Um das Potenzial von KI wirklich zum Patienten und an den Ort der Behandlung zu bringen und so die klinischen Prozesse mit mehr Effizienz, einer neuen Datentiefe und verbesserten Entscheidungsgrundlagen zum Wohl der Patienten zu unterstützen, hat das Uniklinikum aus dem Ruhrpott das Institut für Künstliche Intelligenz in der Medizin (IKIM) gegründet. Ziel ist es maschinelles Lernen von den Bits zum Krankenbett zu bringen und KI zu nutzen, um ein »smartes Krankenhaus der Zukunft« aufzubauen.
Jens Kleesiek und Felix Nensa, Professoren an der Medizinischen Fakultät der Universität Duisburg Essen, sind Teil des vierköpfigen Teams, welches die Forschungsgruppe leitet. Die vom IKIM entwickelte Technologie ist in die IT-Infrastruktur des Universitätsklinikums Essen integriert und baut auf Nvidia-Technologie.
Das IKIM beherbergt ein Labor zur Datenannotierung, welches von einem Radiologen-Team geführt wird.

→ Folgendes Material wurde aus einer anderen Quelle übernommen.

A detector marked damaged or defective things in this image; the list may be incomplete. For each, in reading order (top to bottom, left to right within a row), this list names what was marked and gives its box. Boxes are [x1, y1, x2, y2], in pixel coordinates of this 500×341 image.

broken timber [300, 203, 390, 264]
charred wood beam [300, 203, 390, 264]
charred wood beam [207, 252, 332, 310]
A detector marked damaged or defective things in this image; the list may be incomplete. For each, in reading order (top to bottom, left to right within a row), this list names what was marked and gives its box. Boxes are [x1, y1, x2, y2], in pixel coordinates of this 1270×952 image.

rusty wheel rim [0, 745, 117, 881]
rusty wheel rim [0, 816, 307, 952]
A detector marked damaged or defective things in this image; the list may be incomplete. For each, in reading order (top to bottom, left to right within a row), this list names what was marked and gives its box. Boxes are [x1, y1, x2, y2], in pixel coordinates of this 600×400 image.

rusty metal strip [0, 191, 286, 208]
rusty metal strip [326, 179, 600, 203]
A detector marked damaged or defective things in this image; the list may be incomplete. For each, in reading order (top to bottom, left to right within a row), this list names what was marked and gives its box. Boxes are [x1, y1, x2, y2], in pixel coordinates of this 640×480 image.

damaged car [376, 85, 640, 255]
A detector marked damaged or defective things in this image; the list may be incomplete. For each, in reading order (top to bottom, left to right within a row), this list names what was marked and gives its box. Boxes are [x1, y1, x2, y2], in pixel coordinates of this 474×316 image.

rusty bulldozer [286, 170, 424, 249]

Hier werden in hoher Geschwindigkeit anatomischer Strukturen in medizinischen Bildern mithilfe von MONAI, einem Open-Source-Framework, detektiert und gelabelt. Das Tool auf PyTorch-Basis wurde von Nvidia in Zusammenarbeit mit führenden Kliniken und Forschungseinrichtungen, darunter dem King's College London, für die Erstellung, das Training, das Labeln und den Einsatz von KI-Modellen in der Bildgebung im Gesundheitswesen entwickelt.
Die IKIM-Forscher verwenden auch selbstüberwachtes Lernen, um KI-Modelle zu trainieren, die präzise Label für die CT- und MRT-Scans des Krankenhauses und andere Bilder erzeugen.